> _Passage to read_
• • •
Alan Paul Wichinsky (born November 23, 1949) is an American Grammy Award-winning singer and composer, best known as one of the founding members of the current incarnation of the vocal group The Manhattan Transfer.

==Education==
Raised in Newark and Hillside, New Jersey Paul graduated from Hillside High School and attended Newark State College (now Kean University) where he earned a BA in Music Education. He received two Honorary Doctorate degrees, one in The Humanities from Kean University and another in Music from Berklee School of Music.

==Career==
He began his professional career on Broadway at the age of 12 in the original cast of Oliver! After college, he returned to Broadway as Teen Angel and Johnny Casino in the original cast of Grease, where he introduced the songs "Beauty School Dropout" and "Born to Hand Jive". In 2004, he released a solo CD called Another Place in Time. He also provided Dino Spumoni's singing voice on the animated television series Hey Arnold!

==Awards==
As a writer and arranger for The Manhattan Transfer, he earned four Grammy nominations for his compositions "Twilight Zone/Twilight Tone" and "Code Of Ethics" and for his vocal arrangements for "Ray’s Rockhouse". He received a Grammy nomination for Best Jazz Vocalist, Male.

==Personal life==
Paul has been married to writer/model Angela Paul for years, they have one daughter.
• • •
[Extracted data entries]
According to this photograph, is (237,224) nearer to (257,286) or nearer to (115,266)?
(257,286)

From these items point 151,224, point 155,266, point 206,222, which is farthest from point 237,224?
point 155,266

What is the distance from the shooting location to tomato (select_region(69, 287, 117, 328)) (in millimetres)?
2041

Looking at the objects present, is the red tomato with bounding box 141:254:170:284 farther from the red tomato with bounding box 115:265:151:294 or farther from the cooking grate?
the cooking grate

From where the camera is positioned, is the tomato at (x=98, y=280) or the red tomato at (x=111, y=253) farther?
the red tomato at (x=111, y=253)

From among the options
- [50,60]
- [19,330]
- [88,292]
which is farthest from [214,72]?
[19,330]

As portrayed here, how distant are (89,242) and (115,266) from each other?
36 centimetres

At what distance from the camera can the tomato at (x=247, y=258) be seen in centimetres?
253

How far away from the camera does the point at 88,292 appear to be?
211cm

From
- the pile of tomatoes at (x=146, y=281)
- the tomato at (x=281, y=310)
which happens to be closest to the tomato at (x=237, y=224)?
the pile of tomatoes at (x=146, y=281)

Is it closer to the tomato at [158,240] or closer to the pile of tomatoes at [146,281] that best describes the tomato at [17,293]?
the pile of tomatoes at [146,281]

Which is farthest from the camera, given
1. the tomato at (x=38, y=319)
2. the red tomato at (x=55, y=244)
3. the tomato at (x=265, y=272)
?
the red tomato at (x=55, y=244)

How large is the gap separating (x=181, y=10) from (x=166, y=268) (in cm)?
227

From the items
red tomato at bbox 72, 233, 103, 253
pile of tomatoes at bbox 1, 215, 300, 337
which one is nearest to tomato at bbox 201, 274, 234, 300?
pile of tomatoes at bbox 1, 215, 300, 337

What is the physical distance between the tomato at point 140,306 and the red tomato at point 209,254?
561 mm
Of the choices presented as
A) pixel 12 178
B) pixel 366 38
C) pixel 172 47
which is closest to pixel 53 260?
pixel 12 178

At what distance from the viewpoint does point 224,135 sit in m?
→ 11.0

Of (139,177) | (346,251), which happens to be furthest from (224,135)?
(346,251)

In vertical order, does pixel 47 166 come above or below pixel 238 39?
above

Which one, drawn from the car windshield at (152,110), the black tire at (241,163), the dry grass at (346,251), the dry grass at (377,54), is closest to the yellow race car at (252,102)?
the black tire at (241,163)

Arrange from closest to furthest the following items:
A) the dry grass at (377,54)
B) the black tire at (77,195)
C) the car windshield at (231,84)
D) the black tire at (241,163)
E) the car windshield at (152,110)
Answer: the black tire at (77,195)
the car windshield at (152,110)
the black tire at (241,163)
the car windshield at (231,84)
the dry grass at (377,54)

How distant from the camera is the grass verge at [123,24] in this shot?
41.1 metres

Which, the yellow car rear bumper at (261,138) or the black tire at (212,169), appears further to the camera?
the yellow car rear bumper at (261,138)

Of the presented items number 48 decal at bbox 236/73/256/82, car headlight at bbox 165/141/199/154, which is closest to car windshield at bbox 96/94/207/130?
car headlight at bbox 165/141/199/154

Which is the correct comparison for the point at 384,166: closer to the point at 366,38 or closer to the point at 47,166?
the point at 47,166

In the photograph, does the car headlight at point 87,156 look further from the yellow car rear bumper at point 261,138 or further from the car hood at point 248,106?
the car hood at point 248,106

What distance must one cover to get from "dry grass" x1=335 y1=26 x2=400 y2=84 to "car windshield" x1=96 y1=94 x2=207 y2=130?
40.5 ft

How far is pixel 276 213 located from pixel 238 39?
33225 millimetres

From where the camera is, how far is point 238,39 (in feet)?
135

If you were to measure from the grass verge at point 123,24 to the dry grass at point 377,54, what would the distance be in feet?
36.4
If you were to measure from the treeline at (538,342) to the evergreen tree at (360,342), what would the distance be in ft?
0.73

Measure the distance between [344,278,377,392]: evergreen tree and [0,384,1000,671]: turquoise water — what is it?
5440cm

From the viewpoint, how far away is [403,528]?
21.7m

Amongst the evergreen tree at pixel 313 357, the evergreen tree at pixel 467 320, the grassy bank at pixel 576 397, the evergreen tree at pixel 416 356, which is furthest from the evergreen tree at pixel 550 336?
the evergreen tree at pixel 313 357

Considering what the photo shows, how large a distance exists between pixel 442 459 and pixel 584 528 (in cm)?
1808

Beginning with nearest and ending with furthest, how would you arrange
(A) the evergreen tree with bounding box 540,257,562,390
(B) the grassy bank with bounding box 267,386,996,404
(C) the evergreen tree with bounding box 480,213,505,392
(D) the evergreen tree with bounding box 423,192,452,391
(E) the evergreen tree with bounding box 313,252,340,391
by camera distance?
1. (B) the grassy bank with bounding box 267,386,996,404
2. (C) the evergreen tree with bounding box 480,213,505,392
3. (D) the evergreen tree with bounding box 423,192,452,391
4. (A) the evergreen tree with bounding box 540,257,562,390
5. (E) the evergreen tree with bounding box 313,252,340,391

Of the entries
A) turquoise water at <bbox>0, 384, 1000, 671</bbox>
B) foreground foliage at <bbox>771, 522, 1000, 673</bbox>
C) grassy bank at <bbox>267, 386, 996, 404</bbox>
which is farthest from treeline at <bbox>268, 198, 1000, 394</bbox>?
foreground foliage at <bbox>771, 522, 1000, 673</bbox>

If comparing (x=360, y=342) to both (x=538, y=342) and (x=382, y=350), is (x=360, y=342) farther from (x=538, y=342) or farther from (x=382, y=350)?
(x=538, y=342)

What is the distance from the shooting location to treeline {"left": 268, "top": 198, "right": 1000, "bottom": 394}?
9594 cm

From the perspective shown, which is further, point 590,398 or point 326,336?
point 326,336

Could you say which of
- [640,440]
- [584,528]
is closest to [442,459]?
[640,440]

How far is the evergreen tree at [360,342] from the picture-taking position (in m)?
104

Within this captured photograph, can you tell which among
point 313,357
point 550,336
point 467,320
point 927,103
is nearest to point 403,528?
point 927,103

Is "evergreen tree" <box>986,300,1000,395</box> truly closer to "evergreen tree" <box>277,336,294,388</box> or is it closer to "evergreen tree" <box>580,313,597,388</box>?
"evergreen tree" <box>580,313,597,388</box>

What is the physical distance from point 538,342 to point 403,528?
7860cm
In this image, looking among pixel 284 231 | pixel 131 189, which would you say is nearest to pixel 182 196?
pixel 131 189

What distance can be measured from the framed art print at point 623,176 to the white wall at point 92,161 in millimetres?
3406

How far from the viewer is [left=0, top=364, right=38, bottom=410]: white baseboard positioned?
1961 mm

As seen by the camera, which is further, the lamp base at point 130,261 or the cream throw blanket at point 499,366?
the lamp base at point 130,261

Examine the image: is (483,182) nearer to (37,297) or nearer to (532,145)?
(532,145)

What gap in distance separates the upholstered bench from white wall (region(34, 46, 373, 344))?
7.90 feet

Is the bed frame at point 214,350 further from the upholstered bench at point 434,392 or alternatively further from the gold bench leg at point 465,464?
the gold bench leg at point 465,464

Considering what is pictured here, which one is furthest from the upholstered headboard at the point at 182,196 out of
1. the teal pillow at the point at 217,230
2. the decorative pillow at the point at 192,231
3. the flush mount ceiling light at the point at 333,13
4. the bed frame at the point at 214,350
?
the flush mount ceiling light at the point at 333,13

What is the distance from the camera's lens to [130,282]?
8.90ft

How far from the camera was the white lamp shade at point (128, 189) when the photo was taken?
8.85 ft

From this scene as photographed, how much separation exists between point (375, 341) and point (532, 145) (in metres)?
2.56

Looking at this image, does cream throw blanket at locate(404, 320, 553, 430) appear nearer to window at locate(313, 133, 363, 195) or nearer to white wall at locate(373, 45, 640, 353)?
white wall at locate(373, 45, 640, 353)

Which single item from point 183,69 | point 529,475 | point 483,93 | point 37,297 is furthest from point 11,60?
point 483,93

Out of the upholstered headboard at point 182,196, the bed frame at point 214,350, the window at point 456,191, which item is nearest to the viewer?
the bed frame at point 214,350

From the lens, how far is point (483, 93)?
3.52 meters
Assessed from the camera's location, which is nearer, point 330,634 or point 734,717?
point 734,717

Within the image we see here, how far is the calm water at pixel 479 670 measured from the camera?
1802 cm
• • •
> _What this exercise asks_
**A.** According to the Alan Paul passage, at what age did he start his professional career on Broadway?
**B.** Please mark each statement as agreeing with the Alan Paul passage or not, answering yes or no and quoting the words that decide it: (i) He earned a BA in Music Education at Newark State College. (ii) His solo CD Another Place in Time came out in 2004. (iii) He played Danny Zuko in the original cast of Grease.
These entries come from a different source than the Alan Paul passage.

> _Solution set_
**A.** At the age of 12, in the original cast of Oliver!

**B.**
(i) Yes: "attended Newark State College (now Kean University) where he earned a BA in Music Education"
(ii) Yes: "In 2004, he released a solo CD called Another Place in Time."
(iii) No: "he returned to Broadway as Teen Angel and Johnny Casino in the original cast of Grease"